One of the most fundamental problems in automotive computer vision is the semantic segmentation of objects in an image. The segmentation approach refers to the problems of associating every pixel to its corresponding object class. In recent times, there was a surge of convolution neural network (CNN) research and design aided by increase in computational power in computer architectures and the availability of large annotated datasets.
CNNs are highly successful at classification and categorization tasks but much of the research is on standard photometric RGB images and is not focused on embedded automotive devices. Automotive hardware devices need to have low power consumption requirements and thus low computational power.
In machine learning, a convolutional neural is a class of deep, feed-forward artificial neural networks that has successfully been applied to analyzing visual imagery. CNNs use a variation of multilayer perceptrons designed to require minimal preprocessing. Convolutional networks were inspired by biological processes in which the connectivity pattern between neurons is inspired by the organization of the animal visual cortex. Individual cortical neurons respond to stimuli only in a restricted region of the visual field known as the receptive field. The receptive fields of different neurons partially overlap such that they cover the entire visual field.
CNNs use relatively little pre-processing compared to other image classification algorithms. This means that the network learns the filters that in traditional algorithms were hand-engineered. This independence from prior knowledge and human effort in feature design is a major advantage. CNNs have applications in image and video recognition, recommender systems and natural language processing.
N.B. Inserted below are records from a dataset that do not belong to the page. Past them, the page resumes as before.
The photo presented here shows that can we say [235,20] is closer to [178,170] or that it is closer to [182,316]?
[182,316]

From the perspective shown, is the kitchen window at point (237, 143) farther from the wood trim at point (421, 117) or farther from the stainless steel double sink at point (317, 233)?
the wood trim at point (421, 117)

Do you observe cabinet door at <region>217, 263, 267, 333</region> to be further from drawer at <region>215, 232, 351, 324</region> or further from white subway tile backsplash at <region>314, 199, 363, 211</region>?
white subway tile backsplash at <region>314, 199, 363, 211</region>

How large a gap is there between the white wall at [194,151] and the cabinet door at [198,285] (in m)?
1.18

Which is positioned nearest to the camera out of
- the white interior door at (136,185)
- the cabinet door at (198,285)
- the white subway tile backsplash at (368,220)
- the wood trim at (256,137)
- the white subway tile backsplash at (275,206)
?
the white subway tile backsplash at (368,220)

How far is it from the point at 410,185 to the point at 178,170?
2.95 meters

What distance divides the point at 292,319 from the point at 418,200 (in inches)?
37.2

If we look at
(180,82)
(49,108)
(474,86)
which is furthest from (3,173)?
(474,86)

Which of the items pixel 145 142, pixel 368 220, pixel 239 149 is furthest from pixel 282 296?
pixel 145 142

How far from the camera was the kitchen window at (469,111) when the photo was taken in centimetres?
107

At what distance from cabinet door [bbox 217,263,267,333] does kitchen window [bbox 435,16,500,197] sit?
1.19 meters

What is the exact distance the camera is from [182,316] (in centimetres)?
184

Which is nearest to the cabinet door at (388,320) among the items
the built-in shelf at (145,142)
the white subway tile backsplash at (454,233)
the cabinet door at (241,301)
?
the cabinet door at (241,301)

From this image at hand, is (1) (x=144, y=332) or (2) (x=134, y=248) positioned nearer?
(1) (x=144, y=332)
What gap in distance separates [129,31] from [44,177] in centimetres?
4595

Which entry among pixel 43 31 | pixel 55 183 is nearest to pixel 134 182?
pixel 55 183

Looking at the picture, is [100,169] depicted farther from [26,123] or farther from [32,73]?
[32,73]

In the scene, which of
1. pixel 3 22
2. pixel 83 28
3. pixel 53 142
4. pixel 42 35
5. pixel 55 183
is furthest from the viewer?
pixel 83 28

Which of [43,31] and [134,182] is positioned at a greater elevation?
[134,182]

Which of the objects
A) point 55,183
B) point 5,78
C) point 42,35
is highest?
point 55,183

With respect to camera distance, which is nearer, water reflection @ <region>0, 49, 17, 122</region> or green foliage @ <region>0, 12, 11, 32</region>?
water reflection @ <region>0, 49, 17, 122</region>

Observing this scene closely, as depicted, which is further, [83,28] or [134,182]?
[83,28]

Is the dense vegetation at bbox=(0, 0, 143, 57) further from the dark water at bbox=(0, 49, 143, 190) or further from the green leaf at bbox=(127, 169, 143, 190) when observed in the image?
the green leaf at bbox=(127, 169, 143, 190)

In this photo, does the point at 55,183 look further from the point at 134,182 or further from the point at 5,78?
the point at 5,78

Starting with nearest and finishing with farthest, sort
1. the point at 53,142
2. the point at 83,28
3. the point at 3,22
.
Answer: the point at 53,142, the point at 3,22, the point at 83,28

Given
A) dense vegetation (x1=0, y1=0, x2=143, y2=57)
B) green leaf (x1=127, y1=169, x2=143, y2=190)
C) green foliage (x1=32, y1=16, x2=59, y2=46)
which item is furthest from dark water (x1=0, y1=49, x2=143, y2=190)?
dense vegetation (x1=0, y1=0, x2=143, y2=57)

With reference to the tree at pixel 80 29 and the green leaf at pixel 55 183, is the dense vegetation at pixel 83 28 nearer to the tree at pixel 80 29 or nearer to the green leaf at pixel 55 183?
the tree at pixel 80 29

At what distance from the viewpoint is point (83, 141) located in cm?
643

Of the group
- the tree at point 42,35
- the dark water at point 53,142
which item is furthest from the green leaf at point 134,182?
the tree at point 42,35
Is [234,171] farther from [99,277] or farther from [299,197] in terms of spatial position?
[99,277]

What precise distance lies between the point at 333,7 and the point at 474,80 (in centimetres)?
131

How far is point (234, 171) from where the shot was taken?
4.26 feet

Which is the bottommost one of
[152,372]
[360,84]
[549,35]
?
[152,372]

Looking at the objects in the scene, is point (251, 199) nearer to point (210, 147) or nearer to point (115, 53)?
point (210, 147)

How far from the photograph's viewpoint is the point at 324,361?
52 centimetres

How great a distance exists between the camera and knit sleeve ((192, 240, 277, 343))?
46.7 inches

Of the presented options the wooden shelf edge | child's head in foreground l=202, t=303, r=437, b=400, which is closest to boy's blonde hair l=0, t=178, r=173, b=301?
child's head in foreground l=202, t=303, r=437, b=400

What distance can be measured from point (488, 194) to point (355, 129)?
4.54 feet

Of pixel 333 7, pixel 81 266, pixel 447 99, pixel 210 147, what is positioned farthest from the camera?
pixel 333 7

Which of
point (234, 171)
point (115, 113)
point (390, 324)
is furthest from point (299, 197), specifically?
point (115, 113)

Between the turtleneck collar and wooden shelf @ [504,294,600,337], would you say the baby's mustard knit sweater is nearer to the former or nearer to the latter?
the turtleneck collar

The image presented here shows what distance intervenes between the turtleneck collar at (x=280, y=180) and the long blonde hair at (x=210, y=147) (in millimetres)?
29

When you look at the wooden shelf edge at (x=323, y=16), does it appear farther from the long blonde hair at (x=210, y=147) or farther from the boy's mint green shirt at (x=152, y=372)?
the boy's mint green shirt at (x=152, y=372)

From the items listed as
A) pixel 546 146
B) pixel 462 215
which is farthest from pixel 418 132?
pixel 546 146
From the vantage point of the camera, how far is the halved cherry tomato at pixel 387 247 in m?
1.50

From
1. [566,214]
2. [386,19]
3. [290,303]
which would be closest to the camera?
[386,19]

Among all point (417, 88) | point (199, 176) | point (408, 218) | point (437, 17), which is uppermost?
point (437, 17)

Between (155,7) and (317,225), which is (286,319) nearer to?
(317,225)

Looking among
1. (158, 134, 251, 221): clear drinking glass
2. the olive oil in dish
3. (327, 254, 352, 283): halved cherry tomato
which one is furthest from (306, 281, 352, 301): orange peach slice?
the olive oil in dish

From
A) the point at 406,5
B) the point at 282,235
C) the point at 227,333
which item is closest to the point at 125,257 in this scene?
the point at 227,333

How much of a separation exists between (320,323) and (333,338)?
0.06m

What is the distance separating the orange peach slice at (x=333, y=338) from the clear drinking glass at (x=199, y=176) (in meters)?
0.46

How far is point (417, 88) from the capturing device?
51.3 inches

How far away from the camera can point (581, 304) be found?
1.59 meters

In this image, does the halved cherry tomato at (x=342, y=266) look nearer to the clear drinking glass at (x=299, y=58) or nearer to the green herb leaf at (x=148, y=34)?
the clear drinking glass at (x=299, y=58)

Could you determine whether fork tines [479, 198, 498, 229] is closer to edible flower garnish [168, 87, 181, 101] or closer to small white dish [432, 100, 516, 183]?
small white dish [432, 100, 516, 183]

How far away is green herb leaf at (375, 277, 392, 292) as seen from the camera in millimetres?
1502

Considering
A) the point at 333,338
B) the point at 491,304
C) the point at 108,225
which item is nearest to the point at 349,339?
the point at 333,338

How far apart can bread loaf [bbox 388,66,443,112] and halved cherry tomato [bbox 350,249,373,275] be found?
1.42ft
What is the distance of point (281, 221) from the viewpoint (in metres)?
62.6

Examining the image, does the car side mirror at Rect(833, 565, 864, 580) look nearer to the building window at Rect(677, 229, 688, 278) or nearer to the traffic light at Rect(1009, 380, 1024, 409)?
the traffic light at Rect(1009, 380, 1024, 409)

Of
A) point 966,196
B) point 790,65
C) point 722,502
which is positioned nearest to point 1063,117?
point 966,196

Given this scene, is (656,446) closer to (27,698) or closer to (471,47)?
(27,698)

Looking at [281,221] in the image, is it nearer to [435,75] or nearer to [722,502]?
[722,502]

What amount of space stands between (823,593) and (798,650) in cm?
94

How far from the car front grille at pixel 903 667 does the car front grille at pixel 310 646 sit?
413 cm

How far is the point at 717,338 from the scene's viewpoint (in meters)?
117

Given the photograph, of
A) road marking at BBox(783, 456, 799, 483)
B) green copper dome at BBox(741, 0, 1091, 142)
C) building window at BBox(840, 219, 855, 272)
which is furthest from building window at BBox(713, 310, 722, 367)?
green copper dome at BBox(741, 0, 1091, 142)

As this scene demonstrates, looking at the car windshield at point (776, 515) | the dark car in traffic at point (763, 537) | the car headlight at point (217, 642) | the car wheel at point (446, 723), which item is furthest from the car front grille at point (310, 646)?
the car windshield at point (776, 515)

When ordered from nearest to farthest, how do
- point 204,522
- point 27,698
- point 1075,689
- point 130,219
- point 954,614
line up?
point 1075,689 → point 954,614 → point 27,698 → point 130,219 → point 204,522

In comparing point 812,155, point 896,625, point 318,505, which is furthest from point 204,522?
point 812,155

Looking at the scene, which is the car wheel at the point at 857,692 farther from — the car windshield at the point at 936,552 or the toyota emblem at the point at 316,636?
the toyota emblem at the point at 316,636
The article“Multimodal Deep Learning for Robust RGB-D Object Recognition Andreas Eitel, Jost Tobias Springenberg, Luciano Spinello, Martin Riedmiller, Wolfram Burgard IEEE/RSJ International Conference on Intelligent Robots and Systems (IROS),
Hamburg, Germany, 2015” proposes a RGB-D architecture for object recognition. This
architecture is composed of two separate CNN processing streams - one for each modality - which are consecutively combined with a late fusion network. The focus is on learning with imperfect sensor data, a typical problem in real-world robotics tasks. For accurate learning, a multi-stage training methodology and two crucial ingredients for handling depth data with CNNs are introduced. The first, an effective encoding of depth information for CNNs that enables learning without the need for large depth datasets. The second, a data augmentation scheme for robust learning with depth images by corrupting them with realistic noise patterns.
From US 2017/0099200 A1 it is known that data is received characterizing a request for agent computation of sensor data. The request includes a required confidence and required latency for completion of the agent computation. Agents to query are determined based on the required confidence. Data is transmitted to query the determined agents to provide analysis of the sensor data.
It is an objective of the present invention to provide a possibility for enhancing semantic segmentation of objects in an image in automotive computer vision.
This object is addressed by the subject matter of the independent claims. Preferred embodiments are described in the sub claims.
Therefore, the invention provides a method for generating input data for a convolutional neuronal network, using a at least one camera and at least one range sensor, the camera and the range sensor being arranged on the automotive vehicle in such a way that the field of view of the camera at least partially overlaps with the field of view of the range sensor, the method comprising the following method steps:
acquiring an image frame with the camera, the image frame being comprised of image data for directions relative to the position of the camera and within the solid angle seen by the camera, the directions being expressed by coordinates in a camera coordinate system,
simultaneously acquiring depth information with the range sensor, the depth information being comprised of depth data for directions relative to the position of the range sensor and within the solid angle seen by the range sensor, the directions being expressed by coordinates in a range sensor coordinate system,
providing an automotive vehicle coordinate system which is related to the camera coordinate system and the range sensor coordinate system by respective sets of translations and rotations given by the position of the camera and the position of the range sensor relative to the origin of the automotive vehicle coordinate system, respectively,
transforming the coordinates in the camera coordinate system and the coordinates in the range sensor camera system into coordinates in the automotive camera system on the basis of the sets of translations and rotations yielding the input data for the convolutional neural network.
Hence, it is an essential idea of the invention that the input data for the convolutional neuronal network comprises both image data and depth data for common viewing directions relative to the origin of the automotive vehicle coordinate system, the directions being expressed with coordinates of the common automotive vehicle coordinate system which serves as a common frame. In other words: The input data for the convolutional neural network is comprised of image data and depth data for directions expressed in the automotive vehicle coordinate system though such data was originally captured and expressed as data in the coordinate system of the camera or the range sensor, respectively. The transformation of this data into the common automotive coordinate system provides for the possibility of using data from different
sensors/cameras in a common data set which is input into the convolutional neural network. Preferably, the camera consecutively acquires image frames and the range sensor consecutively acquires depth information. Preferably, as a last step of the method described before, the generated data set comprised by the depth data and the image data is input into the CNN.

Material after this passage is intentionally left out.